Saya berharap orang sekeliling saya itu peka. Kalau saya sudah mengatakan tidak
punya uang untuk ongkos ke kampus atau ke mana gitu ya dikasih. Nyatanya enggak
ada yang peka :D. Nggak ada yang mau memberikannya kepada saya. Sampai pada akhirnya
ini pengalaman yang menyedihkan. Saya tidak jadi ikutan daftar PPG Prajabatan
hanya karena enggak punya uang 200 ribu
untuk biaya ujiannya. Padahal saya tuh sudah mati-matian mengeluarkan energi
untuk menjawab pertanyaan esai yang membuat kepala mendidih. Namun ya sudahlah,
itu kan sudah menjadi masa lalu. Hal yang jelas setelah beranjak dari situ
kalau saya bilang saya enggak punya ongkos buat kerja atau enggak punya paket
internet auto ditawarkan pinjaman oleh keluarga saya.
Belajar Keep It Simple
Arti dari keep it simple itu adalah menyederhanakan sesuatu yang
berarti jangan memperibet diri loh. Misalnya ada pekerjaan rumah yang
berantakan. Kita sudah lelah banget karena habis pulang kerja, terus lihat yang
lain asyik sibuk sendiri sama kegiatan have funnya. Pasti bakalan menyuruhnya
untuk membantu membereskan kan. Cara mengatasinya adalah dengan menyuruh secara
baik-baik. Kalau enggak dikerjai, ya kerjai sendiri. Kok ribet, kan yang ingin
suasana hidup rapi tuh diri sendiri bukan dia yang sedang have fun.
Kalau ketemu
orang terdekat, khususnya keluarga. Dia enggak punya uang buat ongkos untuk
perjalanan menimba ilmu. Sementara kitanya ada rezeki yang lebih. Berikan
sedikit, tanpa perlu diminta. Kan simple,
cara berbuat baik tanpa harus menurunkan ego.
Untuk pengalaman
ini sebenarnya saya masih sangat minim sekali pengalamannya, tapi ada satu
rekomendasi pembahasan tentang keep itsimple dalam hubungan yang mungkin bisa dipelajari. Kebetulan saya baru
belajar dari acara Hajatan yang diadakan oleh Kemenkeulibrary.
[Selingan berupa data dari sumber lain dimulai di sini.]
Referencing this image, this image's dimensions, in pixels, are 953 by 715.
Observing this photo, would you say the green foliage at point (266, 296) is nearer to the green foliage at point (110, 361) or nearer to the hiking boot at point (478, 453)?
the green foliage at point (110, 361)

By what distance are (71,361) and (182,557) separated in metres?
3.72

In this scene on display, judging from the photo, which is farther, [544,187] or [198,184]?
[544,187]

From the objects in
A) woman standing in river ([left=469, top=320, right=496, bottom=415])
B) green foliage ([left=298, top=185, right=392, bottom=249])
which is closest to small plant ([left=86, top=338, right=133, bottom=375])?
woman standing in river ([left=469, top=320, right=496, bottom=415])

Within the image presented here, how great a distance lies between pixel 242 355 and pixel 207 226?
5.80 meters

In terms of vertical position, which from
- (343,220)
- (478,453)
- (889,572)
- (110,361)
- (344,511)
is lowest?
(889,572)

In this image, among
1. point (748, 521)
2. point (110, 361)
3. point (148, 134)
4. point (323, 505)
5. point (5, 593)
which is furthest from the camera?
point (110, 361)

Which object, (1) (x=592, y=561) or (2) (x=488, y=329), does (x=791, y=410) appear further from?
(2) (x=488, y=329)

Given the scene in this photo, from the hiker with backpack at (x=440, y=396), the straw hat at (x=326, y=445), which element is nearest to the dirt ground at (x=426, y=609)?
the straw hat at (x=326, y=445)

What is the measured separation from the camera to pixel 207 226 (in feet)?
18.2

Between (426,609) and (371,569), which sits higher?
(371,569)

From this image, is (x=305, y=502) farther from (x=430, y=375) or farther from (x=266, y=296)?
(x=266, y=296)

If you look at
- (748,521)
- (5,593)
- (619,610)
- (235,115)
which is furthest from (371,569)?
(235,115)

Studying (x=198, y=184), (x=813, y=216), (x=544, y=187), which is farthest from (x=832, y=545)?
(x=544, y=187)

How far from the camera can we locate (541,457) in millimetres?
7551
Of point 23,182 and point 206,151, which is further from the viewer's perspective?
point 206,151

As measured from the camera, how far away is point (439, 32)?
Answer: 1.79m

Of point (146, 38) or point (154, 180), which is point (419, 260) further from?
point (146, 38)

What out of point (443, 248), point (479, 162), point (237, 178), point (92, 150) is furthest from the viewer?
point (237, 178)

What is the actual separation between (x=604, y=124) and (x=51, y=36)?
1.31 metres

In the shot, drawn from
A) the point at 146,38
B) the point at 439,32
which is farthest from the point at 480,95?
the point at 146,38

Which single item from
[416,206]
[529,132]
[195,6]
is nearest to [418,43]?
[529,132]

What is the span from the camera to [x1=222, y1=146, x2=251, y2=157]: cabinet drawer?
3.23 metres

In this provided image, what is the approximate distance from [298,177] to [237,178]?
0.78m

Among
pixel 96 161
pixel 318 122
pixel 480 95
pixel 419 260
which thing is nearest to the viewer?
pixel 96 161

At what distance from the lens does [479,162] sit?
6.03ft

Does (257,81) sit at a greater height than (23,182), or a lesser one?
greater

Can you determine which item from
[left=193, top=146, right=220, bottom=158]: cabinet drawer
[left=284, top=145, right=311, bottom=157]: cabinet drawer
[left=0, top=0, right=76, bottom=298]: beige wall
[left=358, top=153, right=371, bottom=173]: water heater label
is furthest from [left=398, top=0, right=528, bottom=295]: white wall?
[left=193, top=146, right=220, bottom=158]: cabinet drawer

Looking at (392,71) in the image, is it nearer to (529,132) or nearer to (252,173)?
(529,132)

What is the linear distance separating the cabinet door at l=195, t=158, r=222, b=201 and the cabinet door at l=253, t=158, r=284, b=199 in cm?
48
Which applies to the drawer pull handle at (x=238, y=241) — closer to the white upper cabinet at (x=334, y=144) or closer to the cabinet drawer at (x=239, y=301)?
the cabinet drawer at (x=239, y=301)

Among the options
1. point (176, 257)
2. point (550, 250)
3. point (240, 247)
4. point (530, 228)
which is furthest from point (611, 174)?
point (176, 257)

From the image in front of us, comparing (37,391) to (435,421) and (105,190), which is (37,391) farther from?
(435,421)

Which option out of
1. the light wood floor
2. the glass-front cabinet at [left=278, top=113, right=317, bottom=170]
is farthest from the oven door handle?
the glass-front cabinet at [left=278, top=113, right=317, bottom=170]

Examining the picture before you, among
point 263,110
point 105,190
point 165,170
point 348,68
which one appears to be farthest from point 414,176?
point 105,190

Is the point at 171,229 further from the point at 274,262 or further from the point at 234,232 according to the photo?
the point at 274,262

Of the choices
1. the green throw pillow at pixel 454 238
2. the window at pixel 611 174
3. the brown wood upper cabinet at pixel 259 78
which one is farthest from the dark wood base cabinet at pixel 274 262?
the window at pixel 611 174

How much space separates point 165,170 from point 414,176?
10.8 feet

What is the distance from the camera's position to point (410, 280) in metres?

Itu saja kali ya cerita pada awal
pagi kali ini. Semoga menjadi perenungan bersama bahwa jangan mengambil pusing
sesuatu yang sebenarnya masih bisa nggak perlu dipusingin, sebagai gantinya ya
harus cari solusi untuk menurunkan rasa egois di dalam diri. Kalau masih sulit
juga. Banyakin saja istighfarnya. Supaya Allah Swt melembutkan hati kita.